> [Exercise]
Reproduce the whole listing that follows, exactly as it stands.

*** Block opens ***

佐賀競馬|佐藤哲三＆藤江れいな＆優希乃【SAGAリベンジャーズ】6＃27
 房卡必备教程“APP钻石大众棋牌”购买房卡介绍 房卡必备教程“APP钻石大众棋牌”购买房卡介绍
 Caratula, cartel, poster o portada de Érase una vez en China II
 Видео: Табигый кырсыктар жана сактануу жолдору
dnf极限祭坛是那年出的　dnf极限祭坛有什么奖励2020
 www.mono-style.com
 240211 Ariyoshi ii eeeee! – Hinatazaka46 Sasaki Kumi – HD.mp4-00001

*** Block closes ***

> [Answer section]
佐賀競馬|佐藤哲三＆藤江れいな＆優希乃【SAGAリベンジャーズ】6＃27
 房卡必备教程“APP钻石大众棋牌”购买房卡介绍 房卡必备教程“APP钻石大众棋牌”购买房卡介绍
 Caratula, cartel, poster o portada de Érase una vez en China II
 Видео: Табигый кырсыктар жана сактануу жолдору
dnf极限祭坛是那年出的　dnf极限祭坛有什么奖励2020
 www.mono-style.com
 240211 Ariyoshi ii eeeee! – Hinatazaka46 Sasaki Kumi – HD.mp4-00001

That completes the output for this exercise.